Evoke Pharma Enters into Definitive Agreement to Be Acquired by QOL Medical
Evoke Pharma, Inc., a specialty pharmaceutical company, and QOL Medical, LLC, a privately held biopharmaceutical company, have entered a definitive agreement for QOL Medical to acquire Evoke for $11.00 per share in cash. The transaction, structured as a tender offer, has been unanimously approved by both Boards and is expected to close by the end of 2025.
The purchase price of $11.00 per share represents a significant premium of 139.7% to Evoke’s closing share price on November 3, 2025. This valuation reflects the strategic importance of Evoke’s commercial product, GIMOTI (metoclopramide) nasal spray.
GIMOTI is the first and only FDA-approved nasal spray formulation of metoclopramide indicated for the treatment of acute and recurrent diabetic gastroparesis in adults. Diabetic gastroparesis is a debilitating gastrointestinal disorder where gastric emptying is delayed, which can compromise the absorption of oral medications.
QOL Medical CEO Derick Cooper noted the acquisition is a natural extension of their capabilities, strengthening their existing GI portfolio and establishing them as a leader in specialty gastrointestinal care. Evoke CEO Matt D’Onofrio stated that QOL Medical is an ideal partner due to its strong commercial GI experience and commitment to continuity for the underserved diabetic gastroparesis community.
The transaction is not subject to a financing condition and will be funded by QOL Medical using cash on hand. GIMOTI carries a Boxed Warning for Tardive Dyskinesia, a serious and often irreversible movement disorder, and treatment duration should be avoided for longer than 12 weeks.
Eledon Presents Phase 2 BESTOW Trial Results for Tegoprubart in Kidney Transplant Rejection Prevention at ASN Kidney Week 2025
Eledon Pharmaceuticals presented positive Phase 2 BESTOW trial results for tegoprubart, an anti-CD40L antibody, for preventing organ rejection in de novo kidney transplant patients at the ASN Kidney Week 2025 Annual Meeting. The 12-month, randomized, head-to-head study compared tegoprubart-based immunosuppression (n = 63) with standard-of-care tacrolimus (n = 64).
While the primary endpoint, change in eGFR at 12 months, did not reach statistical significance, the mean eGFR for tegoprubart was numerically higher, representing what Eledon believes is the highest reported mean eGFR in this setting. Subgroup analyses showed particularly high eGFRs for tegoprubart in living-related donor and high-KDPI recipient groups.
The key finding was tegoprubart’s differentiated and superior safety profile, which successfully avoided the chronic toxicities associated with tacrolimus:
- Metabolic: New-onset diabetes after transplantation (NODAT) was significantly lower versus tacrolimus.
- Neurologic: Tremor incidence was markedly lower.

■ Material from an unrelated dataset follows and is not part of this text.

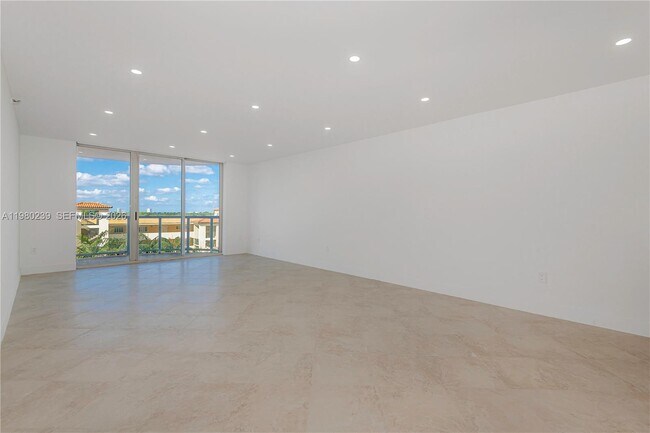 8855 Collins Ave Unidad 6E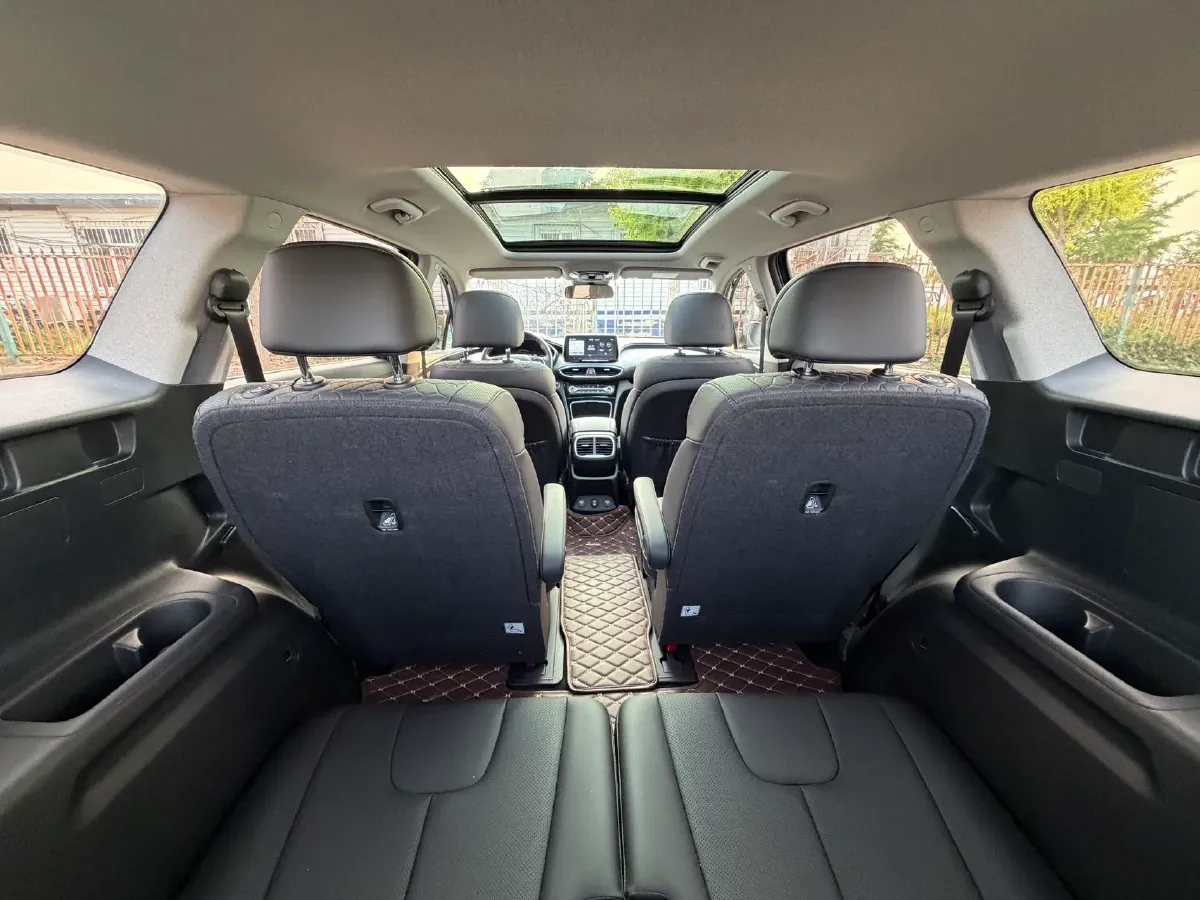 2021 Hyundai Custo 2.0T 236HP L4 8AT,autocango,china used car exporter,china ev exporter,chinese used car exporter,chinese used ev exporter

- Renal Recovery: Delayed graft function (DGF) occurred less often and required shorter dialysis time.
- Infections: Sepsis/bacteremia was also lower in the tegoprubart arm.

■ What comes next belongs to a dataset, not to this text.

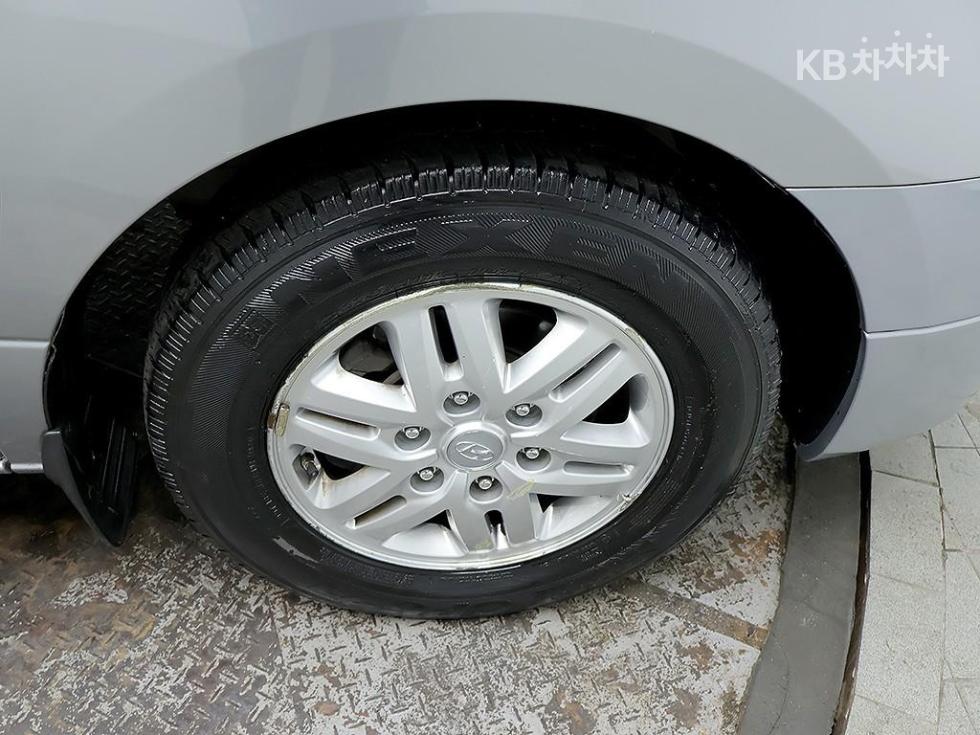 Hyundai Starex — miniaturë 8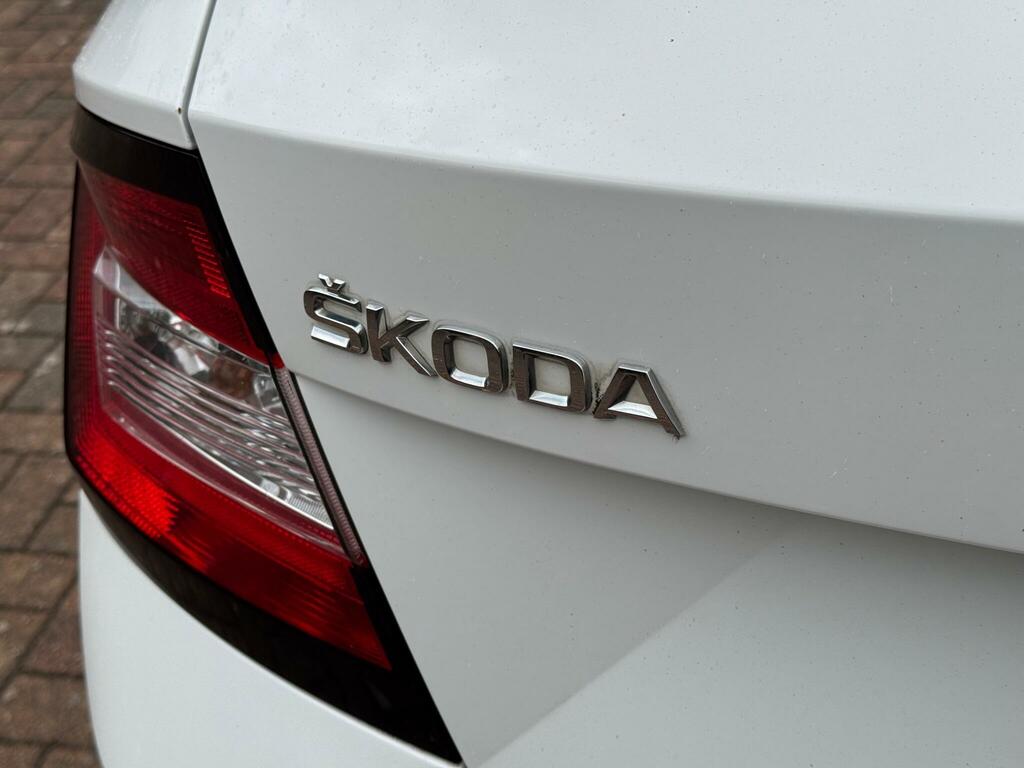 Skoda Fabia 2016 16 Se Black #58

Regarding efficacy, the drug met the FDA-recognized composite efficacy failure endpoint (death, graft loss, and acute rejection), demonstrating non-inferiority to tacrolimus. Based on these results, which highlight strong maintenance of renal function and substantially reduced long-term toxicities, Eledon plans to advance tegoprubart into Phase 3 development.